There isn’t anyone in the diy underground who is falling apart quite like Adam Pruss (yes, we know his name now). Flowers for Reagan blesses us with a new track and a press statement worthy of publishing. A complete reinvention or a bi-polar swing caused by a self medication shift? Either way, it’s a rant:
About four months in, after three straight weeks in bed, my drug dealer from college texts me to say he is out of jail and back in business. My chemical balance and rocky past with substances put aside by the sheer fuck-offery of my depression, I decide to kind of go for broke and spend a weekend on PCP. It’s during this weekend I write “Turns Gold Then Is Gone”, a pretty embarrassing track from the pretty embarrassingly titled (and covered) EP Sucks. Sucks, initially released in my post-drug depression-fueled mode as a shining fuck you to everybody complete with a pretty gross/messed up cover, proved to be sort of turning point for me artistically and laid the foundation for my new LP. Unfortunately, that was released about a month before the depression actually ended, and I now had a taste for PCP.
In that subsequent month, I was pretty free of my creative block, but the depression waged on, and I had no intentions to stop writing songs while smoking as much weed and dust as possible. Within this haze – which, luckily, I’ve mostly forgotten, because it sucked – I had no misconceptions of pop music, nor art really – just an obsession with sound. (The second month of the depression was my last month of audio engineering school. I didn’t make it to class.) From these sound experiments come two classes of song: huge pieces of sound art and perverted (read as: fucked) pop tunes. Due to my detest for any kind of possible audience, the latter are ditched and some of the former become the 4real EP and the subsequent ‘Dream Two’ single. 4real marks the first release by me that the blog that has covered me consistently for a year studiously ignores. (‘Dream Two’, on the other hand, gets a pretty scathing write up from them.) It also marks probably my lowest point, not really musically, but moreso in the sense that while making it I had a PCP meltdown and lost my hearing for two days. While that hearing-loss episode would be the end of PCP for me, it would still be two weeks before I break free from the depression with one act of courage, valor and strength.
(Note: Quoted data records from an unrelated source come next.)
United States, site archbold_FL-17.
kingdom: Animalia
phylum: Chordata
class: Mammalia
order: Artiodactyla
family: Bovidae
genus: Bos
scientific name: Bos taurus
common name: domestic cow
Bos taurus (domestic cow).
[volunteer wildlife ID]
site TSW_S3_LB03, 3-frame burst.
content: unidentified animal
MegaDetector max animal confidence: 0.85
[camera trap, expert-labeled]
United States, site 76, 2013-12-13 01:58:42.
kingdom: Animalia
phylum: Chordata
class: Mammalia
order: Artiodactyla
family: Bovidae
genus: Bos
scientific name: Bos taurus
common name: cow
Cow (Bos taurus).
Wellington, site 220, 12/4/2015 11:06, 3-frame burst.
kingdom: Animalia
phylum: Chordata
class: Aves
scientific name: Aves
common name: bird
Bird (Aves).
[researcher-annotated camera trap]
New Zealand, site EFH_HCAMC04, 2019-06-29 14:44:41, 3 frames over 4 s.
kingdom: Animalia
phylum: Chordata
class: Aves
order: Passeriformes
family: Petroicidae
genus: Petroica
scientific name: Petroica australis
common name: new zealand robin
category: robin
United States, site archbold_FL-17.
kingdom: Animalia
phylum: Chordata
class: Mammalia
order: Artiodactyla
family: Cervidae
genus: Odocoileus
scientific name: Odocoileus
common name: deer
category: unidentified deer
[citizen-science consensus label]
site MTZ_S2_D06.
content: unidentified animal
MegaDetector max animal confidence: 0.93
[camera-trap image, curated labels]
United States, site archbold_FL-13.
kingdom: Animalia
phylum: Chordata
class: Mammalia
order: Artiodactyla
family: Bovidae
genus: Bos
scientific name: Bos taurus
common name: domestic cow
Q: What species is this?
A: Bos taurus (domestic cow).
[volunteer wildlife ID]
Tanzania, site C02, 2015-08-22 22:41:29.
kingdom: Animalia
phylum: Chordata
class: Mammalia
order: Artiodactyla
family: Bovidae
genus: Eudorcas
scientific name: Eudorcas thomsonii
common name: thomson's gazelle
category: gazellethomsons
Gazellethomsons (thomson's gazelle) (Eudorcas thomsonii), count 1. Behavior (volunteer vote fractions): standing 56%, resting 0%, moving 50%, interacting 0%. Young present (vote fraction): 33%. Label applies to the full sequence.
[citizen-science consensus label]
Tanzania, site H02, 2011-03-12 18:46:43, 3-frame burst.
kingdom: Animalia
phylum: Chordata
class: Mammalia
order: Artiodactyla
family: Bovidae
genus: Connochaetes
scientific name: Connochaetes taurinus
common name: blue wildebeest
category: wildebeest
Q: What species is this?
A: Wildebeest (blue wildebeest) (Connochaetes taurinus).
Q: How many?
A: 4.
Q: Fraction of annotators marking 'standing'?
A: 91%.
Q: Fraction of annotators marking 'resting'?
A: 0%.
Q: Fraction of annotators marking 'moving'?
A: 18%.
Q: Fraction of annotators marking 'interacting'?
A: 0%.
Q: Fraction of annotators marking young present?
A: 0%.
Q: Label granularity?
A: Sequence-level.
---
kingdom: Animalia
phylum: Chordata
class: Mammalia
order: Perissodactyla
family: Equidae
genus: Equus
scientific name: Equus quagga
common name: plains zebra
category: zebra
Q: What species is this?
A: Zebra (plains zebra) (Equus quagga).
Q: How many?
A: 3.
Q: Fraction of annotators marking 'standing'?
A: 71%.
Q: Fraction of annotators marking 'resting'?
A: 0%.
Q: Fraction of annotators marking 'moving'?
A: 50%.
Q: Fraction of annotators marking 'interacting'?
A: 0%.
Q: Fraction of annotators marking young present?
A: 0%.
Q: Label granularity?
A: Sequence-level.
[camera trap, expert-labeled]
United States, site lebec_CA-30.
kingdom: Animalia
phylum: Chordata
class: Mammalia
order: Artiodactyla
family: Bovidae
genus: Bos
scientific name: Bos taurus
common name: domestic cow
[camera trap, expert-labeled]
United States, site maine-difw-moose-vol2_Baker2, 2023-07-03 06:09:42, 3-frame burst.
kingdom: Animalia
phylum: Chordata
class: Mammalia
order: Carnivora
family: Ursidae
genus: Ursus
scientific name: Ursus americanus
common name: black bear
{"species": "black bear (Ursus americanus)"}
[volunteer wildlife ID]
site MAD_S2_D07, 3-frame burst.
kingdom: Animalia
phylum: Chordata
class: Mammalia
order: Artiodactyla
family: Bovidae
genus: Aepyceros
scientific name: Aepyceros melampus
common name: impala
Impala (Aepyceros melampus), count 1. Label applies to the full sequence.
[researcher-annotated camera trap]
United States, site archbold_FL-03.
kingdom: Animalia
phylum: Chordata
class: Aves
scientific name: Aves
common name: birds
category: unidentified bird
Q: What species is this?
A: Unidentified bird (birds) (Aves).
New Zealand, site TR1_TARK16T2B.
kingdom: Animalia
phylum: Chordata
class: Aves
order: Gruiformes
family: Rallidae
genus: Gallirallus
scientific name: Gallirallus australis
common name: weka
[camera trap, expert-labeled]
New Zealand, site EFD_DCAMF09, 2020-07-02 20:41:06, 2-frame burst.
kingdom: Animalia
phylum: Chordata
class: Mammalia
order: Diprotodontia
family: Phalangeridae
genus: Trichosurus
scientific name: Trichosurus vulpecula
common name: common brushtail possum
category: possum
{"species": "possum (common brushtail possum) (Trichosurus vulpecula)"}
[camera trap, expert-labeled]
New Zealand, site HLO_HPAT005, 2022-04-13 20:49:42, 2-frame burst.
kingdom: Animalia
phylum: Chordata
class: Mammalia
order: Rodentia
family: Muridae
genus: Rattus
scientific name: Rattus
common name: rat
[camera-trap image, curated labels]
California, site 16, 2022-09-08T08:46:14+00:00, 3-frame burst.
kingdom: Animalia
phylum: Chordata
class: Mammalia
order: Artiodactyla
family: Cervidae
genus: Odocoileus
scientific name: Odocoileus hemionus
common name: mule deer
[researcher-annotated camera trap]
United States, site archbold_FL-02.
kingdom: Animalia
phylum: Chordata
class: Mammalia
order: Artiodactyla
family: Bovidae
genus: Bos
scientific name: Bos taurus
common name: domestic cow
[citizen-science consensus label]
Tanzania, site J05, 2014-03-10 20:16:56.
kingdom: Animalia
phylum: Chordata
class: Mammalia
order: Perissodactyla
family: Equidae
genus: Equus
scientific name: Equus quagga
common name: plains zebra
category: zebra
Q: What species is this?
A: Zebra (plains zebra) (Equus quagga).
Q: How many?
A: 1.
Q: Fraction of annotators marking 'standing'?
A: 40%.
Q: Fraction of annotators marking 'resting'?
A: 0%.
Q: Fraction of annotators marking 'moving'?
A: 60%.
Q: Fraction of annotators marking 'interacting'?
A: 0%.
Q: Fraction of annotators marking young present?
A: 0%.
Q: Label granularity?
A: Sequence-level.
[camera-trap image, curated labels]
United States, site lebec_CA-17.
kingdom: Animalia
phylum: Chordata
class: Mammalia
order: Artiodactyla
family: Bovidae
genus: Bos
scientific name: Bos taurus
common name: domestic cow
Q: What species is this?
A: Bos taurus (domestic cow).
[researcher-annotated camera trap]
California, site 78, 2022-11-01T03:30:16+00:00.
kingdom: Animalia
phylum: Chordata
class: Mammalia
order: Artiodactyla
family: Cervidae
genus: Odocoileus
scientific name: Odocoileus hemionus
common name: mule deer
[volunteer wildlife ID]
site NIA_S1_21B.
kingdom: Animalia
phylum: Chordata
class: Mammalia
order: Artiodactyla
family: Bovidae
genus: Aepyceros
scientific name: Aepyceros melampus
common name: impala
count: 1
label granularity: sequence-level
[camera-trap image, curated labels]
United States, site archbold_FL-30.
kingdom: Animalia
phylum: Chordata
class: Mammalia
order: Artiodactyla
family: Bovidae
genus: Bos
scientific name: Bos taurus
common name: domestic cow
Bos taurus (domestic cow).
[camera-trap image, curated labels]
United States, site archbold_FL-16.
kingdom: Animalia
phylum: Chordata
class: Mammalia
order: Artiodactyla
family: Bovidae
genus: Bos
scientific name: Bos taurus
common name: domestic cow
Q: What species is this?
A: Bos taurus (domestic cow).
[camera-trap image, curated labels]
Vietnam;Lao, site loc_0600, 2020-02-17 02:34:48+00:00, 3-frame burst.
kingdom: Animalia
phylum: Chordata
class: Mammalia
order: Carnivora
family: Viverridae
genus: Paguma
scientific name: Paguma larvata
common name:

That being, of course, cleaning my room.
(Mind you, I spent five months locked in there, only leaving for the common space to get water and use the bathroom or for the store to get a few packs of cigarettes, a jar of peanut butter and a jug of orange juice, my weekly diet. Nothing would surprise you about the state of it, if you imagine a latter-day Howard Hughes as a mid-20s jobless bachelor. Replete with stored urine. Which I was saving for later, thank you.)
It occurred about as randomly as it was anti-climactic. I just woke up one morning, took a look around me, became suddenly sickened and started picking things up. That snowballed into eleven hours until my room was cleaner than when I moved in. The sudden break in inertia got me examining myself and my lifestyle, and soon the darkness wasn’t so dark. I began to rejoin society, little by little.
The strangest part of this new awakening is that absolutely nothing I’ve made in the last year makes sense to me in the context of what I originally envisioned each work to be. The transitions from album to album are erratic; conceptually, my discography is a mess. It’s not hard for me to figure out why now: I was in a mixed musical bipolar state, torn between art and pop, so I tried to make both, and probably failed more than I succeeded. But if it’s pop or sound art or art pop or pop art, if it’s lacking clear emotion and sincerity then it’s a failure. While I was in no deficit of strong emotions, they came in like transmissions on a shortwave radio, and the radio in this case was broken. Not anymore, though. After experimenting with sound for four years, I’m now experimenting with earnestness, and it has spawned a new LP, Falling Apart.